**PROMPT**: Pick out each line of the records that includes the string "Zealand", and copy it.

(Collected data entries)
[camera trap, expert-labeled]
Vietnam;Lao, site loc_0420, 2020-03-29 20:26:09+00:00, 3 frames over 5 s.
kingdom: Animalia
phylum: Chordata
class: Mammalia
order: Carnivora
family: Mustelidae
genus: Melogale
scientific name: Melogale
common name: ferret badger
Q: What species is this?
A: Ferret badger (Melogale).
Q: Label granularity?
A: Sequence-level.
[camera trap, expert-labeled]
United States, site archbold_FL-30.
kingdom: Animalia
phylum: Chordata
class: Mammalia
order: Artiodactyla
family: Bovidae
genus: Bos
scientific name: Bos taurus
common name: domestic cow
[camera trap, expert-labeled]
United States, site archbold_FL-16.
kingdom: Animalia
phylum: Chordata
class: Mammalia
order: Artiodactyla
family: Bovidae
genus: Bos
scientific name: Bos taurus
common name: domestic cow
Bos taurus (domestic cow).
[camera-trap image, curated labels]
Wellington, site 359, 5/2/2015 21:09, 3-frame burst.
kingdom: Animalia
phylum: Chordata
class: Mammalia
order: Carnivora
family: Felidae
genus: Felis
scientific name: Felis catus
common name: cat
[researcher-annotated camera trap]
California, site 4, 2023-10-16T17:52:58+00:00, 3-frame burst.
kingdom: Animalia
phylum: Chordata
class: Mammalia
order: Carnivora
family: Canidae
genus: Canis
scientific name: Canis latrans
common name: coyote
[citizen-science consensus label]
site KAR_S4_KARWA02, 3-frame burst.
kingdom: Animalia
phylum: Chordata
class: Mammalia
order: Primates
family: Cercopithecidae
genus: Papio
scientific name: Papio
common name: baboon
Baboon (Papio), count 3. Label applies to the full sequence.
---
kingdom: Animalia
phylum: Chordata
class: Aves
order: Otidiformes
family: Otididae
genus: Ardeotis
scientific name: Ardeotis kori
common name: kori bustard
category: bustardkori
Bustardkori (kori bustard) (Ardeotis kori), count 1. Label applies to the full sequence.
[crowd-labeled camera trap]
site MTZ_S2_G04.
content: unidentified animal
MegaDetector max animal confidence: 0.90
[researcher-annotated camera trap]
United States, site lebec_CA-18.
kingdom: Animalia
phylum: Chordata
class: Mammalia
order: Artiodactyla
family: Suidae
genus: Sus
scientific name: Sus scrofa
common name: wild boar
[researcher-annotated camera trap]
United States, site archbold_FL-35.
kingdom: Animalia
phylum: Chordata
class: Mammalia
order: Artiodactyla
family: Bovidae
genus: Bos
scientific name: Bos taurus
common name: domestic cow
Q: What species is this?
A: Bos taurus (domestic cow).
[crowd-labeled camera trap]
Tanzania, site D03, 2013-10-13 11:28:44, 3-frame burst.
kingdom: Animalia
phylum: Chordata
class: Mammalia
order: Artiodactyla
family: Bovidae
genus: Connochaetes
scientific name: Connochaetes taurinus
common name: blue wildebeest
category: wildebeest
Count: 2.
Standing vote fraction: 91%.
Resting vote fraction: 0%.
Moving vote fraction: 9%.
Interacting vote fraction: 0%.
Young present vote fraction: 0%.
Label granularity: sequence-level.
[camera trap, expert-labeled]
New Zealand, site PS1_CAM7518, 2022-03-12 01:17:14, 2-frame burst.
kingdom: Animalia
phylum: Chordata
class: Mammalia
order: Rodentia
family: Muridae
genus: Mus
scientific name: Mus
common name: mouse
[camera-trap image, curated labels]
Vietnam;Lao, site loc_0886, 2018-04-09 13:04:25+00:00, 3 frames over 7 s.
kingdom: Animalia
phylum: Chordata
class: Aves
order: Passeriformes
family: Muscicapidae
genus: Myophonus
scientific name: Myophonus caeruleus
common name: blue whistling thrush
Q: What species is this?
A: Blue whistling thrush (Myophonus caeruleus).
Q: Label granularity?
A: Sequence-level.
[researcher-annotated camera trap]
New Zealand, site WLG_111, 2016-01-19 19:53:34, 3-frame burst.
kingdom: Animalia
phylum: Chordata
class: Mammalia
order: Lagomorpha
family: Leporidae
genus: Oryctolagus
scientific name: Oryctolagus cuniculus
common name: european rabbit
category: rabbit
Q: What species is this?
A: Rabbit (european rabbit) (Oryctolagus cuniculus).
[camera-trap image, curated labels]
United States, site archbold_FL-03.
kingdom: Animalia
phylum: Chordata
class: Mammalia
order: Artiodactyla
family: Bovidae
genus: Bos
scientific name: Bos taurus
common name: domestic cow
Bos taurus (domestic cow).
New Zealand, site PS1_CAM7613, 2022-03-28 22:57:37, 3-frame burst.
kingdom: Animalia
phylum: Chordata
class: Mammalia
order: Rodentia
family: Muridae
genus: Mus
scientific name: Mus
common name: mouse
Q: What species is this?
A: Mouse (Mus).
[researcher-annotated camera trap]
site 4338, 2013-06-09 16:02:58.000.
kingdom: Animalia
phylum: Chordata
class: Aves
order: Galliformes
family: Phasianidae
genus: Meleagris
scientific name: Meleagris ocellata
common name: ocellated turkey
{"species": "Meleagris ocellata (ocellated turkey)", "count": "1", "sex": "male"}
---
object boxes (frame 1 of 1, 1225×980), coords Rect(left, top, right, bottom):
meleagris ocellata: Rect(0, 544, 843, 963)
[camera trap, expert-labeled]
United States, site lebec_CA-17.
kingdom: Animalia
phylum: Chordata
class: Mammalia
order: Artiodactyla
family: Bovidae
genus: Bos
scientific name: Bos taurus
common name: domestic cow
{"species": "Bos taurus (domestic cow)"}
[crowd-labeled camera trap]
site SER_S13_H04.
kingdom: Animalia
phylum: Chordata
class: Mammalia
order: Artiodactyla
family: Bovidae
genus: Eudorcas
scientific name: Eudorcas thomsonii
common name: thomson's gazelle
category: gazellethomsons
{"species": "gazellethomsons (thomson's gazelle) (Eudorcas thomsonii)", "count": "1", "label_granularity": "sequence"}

**ANSWER TO THIS PROBLEM**:
New Zealand, site PS1_CAM7518, 2022-03-12 01:17:14, 2-frame burst.
New Zealand, site WLG_111, 2016-01-19 19:53:34, 3-frame burst.
New Zealand, site PS1_CAM7613, 2022-03-28 22:57:37, 3-frame burst.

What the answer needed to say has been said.